Set task: Arrange the lines as a Markdown table with the columns Row and Line, numbering each row and omitting blank lines. Begin at the line that contains "Taking in this" and stop after the last line of the items.

(Entries drawn from a collection)
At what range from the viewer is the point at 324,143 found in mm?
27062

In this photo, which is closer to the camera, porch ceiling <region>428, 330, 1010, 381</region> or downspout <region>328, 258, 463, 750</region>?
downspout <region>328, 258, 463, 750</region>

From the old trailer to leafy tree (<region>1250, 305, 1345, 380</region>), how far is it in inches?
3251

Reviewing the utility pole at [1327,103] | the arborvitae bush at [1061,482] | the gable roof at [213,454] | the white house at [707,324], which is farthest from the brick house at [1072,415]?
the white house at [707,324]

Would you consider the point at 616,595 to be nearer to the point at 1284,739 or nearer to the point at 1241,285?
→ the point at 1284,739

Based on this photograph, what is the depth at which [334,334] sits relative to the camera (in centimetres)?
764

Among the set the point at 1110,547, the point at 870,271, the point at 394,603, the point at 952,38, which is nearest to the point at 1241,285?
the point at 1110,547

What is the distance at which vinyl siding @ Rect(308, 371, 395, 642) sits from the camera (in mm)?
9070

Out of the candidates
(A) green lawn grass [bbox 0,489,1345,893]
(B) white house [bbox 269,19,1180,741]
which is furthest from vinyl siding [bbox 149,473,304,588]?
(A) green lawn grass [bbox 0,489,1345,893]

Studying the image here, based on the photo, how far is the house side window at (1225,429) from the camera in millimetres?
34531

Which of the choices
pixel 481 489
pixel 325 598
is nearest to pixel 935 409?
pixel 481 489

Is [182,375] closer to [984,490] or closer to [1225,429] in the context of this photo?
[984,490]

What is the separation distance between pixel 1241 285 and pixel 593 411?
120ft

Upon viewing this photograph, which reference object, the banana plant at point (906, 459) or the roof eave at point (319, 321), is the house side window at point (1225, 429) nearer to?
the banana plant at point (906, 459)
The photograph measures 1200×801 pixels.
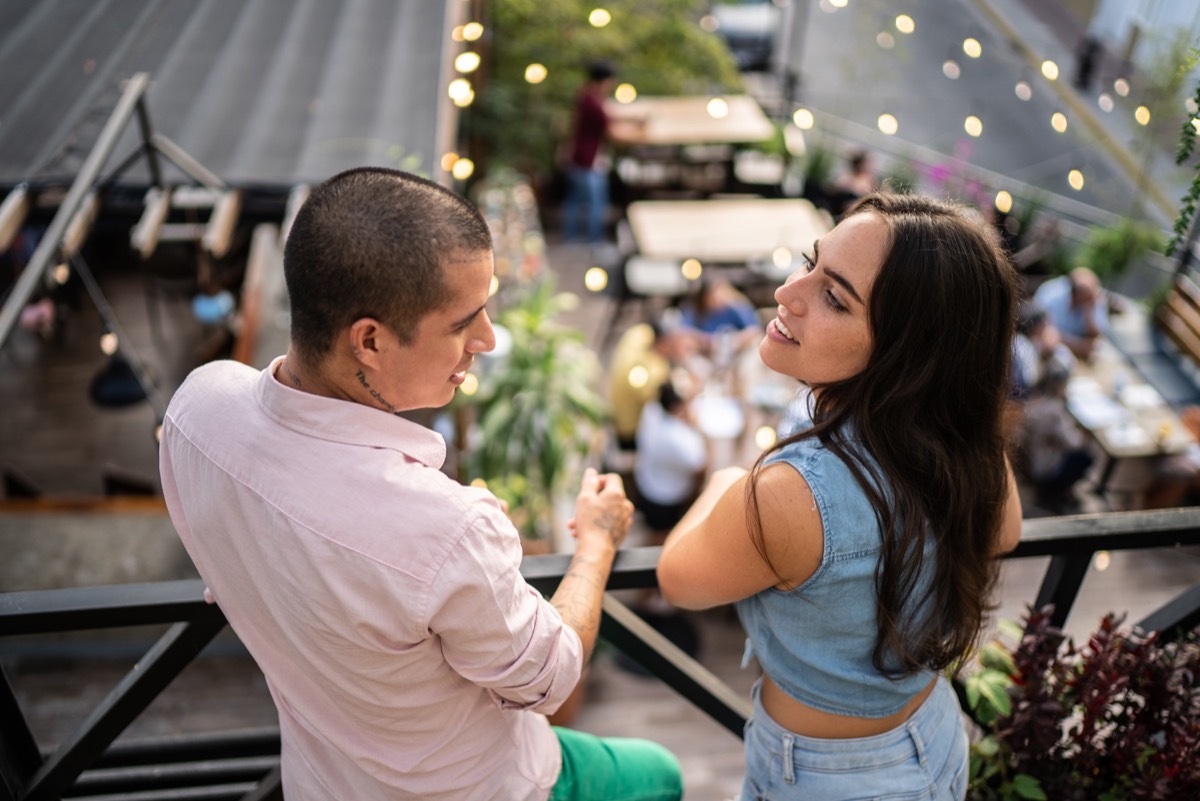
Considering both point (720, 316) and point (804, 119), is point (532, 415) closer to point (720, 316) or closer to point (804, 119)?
point (720, 316)

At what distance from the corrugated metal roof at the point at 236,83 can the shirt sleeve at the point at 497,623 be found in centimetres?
256

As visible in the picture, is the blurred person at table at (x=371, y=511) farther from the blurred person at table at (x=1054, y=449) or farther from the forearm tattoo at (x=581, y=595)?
the blurred person at table at (x=1054, y=449)

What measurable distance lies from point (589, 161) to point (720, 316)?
7.69 feet

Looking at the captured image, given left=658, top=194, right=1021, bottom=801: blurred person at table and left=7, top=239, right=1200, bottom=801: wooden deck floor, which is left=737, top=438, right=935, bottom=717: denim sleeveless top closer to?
left=658, top=194, right=1021, bottom=801: blurred person at table

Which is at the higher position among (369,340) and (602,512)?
(369,340)

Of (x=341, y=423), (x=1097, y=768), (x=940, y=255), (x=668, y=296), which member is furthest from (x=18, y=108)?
(x=668, y=296)

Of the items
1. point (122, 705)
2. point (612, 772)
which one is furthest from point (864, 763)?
point (122, 705)

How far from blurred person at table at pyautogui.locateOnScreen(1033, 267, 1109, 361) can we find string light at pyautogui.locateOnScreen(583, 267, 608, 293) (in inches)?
118

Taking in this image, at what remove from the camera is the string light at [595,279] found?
23.1 ft

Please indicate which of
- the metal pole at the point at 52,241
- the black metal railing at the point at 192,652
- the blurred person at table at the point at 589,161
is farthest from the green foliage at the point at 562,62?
the black metal railing at the point at 192,652

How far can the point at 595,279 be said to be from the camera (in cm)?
705

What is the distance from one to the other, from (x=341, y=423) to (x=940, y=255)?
0.71 metres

Answer in full:
| Row | Line |
|---|---|
| 1 | Taking in this image, at what remove from the camera is the string light at [595,279] found? |
| 2 | 23.1 ft |
| 3 | Please indicate which of |
| 4 | - the metal pole at the point at 52,241 |
| 5 | - the black metal railing at the point at 192,652 |
| 6 | - the blurred person at table at the point at 589,161 |
| 7 | is farthest from the green foliage at the point at 562,62? |
| 8 | the black metal railing at the point at 192,652 |
| 9 | How far can the point at 595,279 be said to be from the camera (in cm)? |
| 10 | 705 |
| 11 | What is the distance from one to the other, from (x=341, y=423) to (x=940, y=255)? |
| 12 | 0.71 metres |